Lada Niva 4 Wheel Drive
Reviewed by Unique Cars and Parts
Our Rating: 1
The Lada Samara
had a short stay in Australia, and few shed a tear when it left our shores. The brand name Samara originally was used only for exported models, being named after the city of Samara in Russia. On home soil the same model was called "Sputnik", although we are not sure what the Russian words are for "space junk", which would have been far more accurate.
The Samara was to build on the success of the traditional Riva range, by providing a car that combined a robust build and ease of maintenance with a modern style. Of course it fell well short of these expectations, but well get to that.
The Samara was produced in various three, four and five door designs with engine displacements of 1.1, 1.3 and 1.5 litre petrol engines. Lada had hoped that the Samara would enable it to compete for sales in the mainstream western car market - how wrong they were.
Typical of its sales in Western Europe, the car was sold in the UK from 1987 until all Ladas were withdrawn from the British market in 1997. Despite the involvement of Porsche engineers in tuning the engine, the Samara never achieved the same success as the Riva in Western Europe, even though it did prove to be a robust car with a modern style and a competitive price.

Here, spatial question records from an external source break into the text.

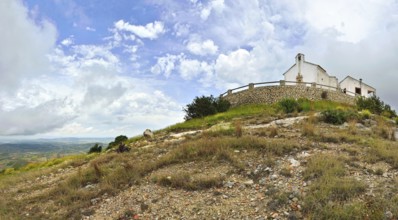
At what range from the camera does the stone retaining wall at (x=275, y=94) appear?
41062 mm

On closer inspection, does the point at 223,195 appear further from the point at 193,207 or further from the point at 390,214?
the point at 390,214

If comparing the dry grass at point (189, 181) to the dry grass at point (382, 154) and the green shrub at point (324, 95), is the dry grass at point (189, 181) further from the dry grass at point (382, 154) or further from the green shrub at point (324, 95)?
the green shrub at point (324, 95)

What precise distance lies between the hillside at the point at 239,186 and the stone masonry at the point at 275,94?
86.1ft

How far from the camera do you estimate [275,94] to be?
41094 mm

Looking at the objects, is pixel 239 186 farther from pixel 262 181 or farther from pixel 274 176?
pixel 274 176

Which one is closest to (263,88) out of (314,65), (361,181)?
(314,65)

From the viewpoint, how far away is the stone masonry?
41.1 metres

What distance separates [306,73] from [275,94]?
996cm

Even so, it suffered from variable and often doubtful build quality and some of the uglier handling
qualities that had always been associated with Lada. The car's plastic front grille was also a point of contention, as it was often seen to be ugly and cheap-looking; many were replaced with aftermarket grilles, even by Lada dealers themselves before the cars were sold.
In the UK, the Samara achieved only small market penetration. The market sector in which Lada had always served many buyers preferred to stay with the Riva. The whole idea behind the introduction of the Samara is that it would make sales to a wider clientele (those who wanted up-to-date technology), and this it failed to do.
One notorious feature of early Samaras was the 'disco-lights' problem caused by poor electricals. The Samara driver had to be aware that when the brakes
were applied, it was quite likely that the hazard and reversing lights would come on and not the brake lights. Some early pre-cat models also needed their poor Solex carburettors upgraded with a Weber carb, which noticeably improved it.
Later models could also suffer from poor electronic ignition modules. That said, for the motorist who could handle it, the Samara provided very cost effective mobility. The car was cheap, easy to maintain on a DIY basis, robust and some of its design features were distinctly up-market. For example, models made for sale in the UK market were fitted with an excellent German audio system and a useful sun roof. In its last year in the UK, by which time build quality had indeed become much better, a fuel injected Samara version was sold which gave very sporty performance.
After 1997 the Samara was mostly sold in its homeland only, although it was still sold in some foreign markets with less strict emissions regulations. The last Samara rolled off the production line in 2004, ending 20 years of production. An upmarket version for the European market, the Lada EuroSamara
, was assembled in Finland at the Valmet Automotive plant in Uusikaupunki.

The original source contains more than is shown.